Willie Nelson: Widerstand ist zwecklos!
Von Guido Tartarotti
Seien wir doch einfach einmal ehrlich: Ein Album, das mit den Zeilen beginnt „Als er sie zum ersten Mal sah, wusste er, dass alles anders geworden war“, das kann nicht schlecht sein.
Wir alle haben gelernt, cool zu sein. Gefühle haben in einem modernen Leistungsleben nichts verloren, sie werden in „Merci“-Werbespots zwischengelagert, wo man sie, wenn es einmal sein muss, jederzeit gefahrlos besichtigen kann.

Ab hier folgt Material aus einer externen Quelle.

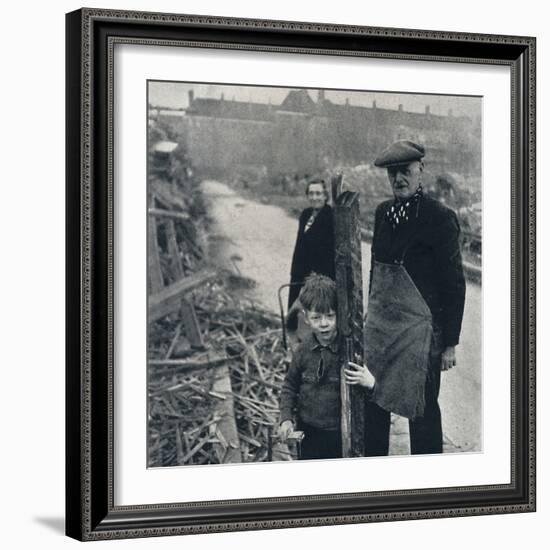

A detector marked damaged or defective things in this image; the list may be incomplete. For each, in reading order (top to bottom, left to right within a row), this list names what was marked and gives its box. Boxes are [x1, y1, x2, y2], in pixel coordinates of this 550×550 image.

Und dann kommt der alte Romantiker Willie Nelson daher, zieht kurz am Joint, und haut ein Album raus, so prall gefüllt mit Liebe und Schmerz, dass jeder Widerstand zwecklos ist.
87!
87 Jahre ist er übrigens mittlerweile alt, „First Rose Of Spring“ ist sein 70. Studioalbum, und er klingt darauf kein bisschen müde. Sagen wir so: Es gibt Sänger, die sind halb so alt, und haben weniger Stimme. Und immer noch spielt er diese unverwechselbaren, kleinen, vor Sentiment triefenden Soli auf seiner zerschundenen, alten Gitarre, und man verfällt ihm bereitwillig und sofort.
Möglicherweise sollte man ja den Spruch abwandeln: Wir müssen nicht darüber nachdenken, welche Welt wir Keith Richards hinterlassen – sondern Willie Nelson. Sein ununterbrochner Marihuana-Konsum – er ernährt sich im Wesentlichen von dem Kraut – hat ihn offenbar für die Ewigkeit konserviert.
Im schon angesprochenen, selbst komponierten Titelstück erzählt er die Lebensgeschichte einer großen Liebe in gerade einmal 22 Zeilen, und dennoch sieht man alles vor sich: Das Kennenlernen, die Hochzeit, die Kinder, die Liebe, die vielen Jahre.
Und natürlich – wir befinden uns hier schließlich in der Country-Musik! – geht die Geschichte traurig aus. Denn auch, als er sie zum letzten Mal sieht, weiß er, dass nichts mehr so sein wird wie vorher.
Wer da keine feuchten Augen bekommt, der ist aus Stein oder Kopierer-Papier gebaut.
Söhne der Freiheit
Viele wunderbare Stücke befinden sich auf dem Album. Etwa „Our Song“ aus der Feder der Country-Hitmaschine Chris Stapleton, das Nelson angenehm lakonisch interpretiert.
Oder das hinreißende „We Are The Cowboys“ von Billy Joe Shaver: „We are the Cowboys, the true sons of freedom“ heißt es da – und ehrlich, gibt es einen besseren Markenslogan für den ewigen Outlaw Nelson?
Natürlich gibt es zwischendurch auch weniger Bedeutsames, oft ergibt er sich dem Sentiment, aber es wird nie banal oder kitschig. Nelson kann auch der vorhersehbarsten Melodie etwas Interessantes abgewinnen.
Alles ist gut
Zum Schluss wird es noch einmal ganz groß: Nelson nimmt sich „Hier Encore“ von Charles Aznavour vor – bei ihm heißt das Stück „Yesterday When I Was Young“. „Yesterday, when I was young“, singt er. „The taste of life was sweet. So many happy songs where waiting to be sung.“
Dazu weinen die Geigen ein bisschen, Nelsons alte Gitarre singt eine traurige Melodie, und plötzlich wird aus Chanson Country und umgekehrt, und alles ist gut.
Was für ein hinreißendes Album für die Corona-Zeit – ein Album zum Einsamsein – oder um einander im Arm zu halten.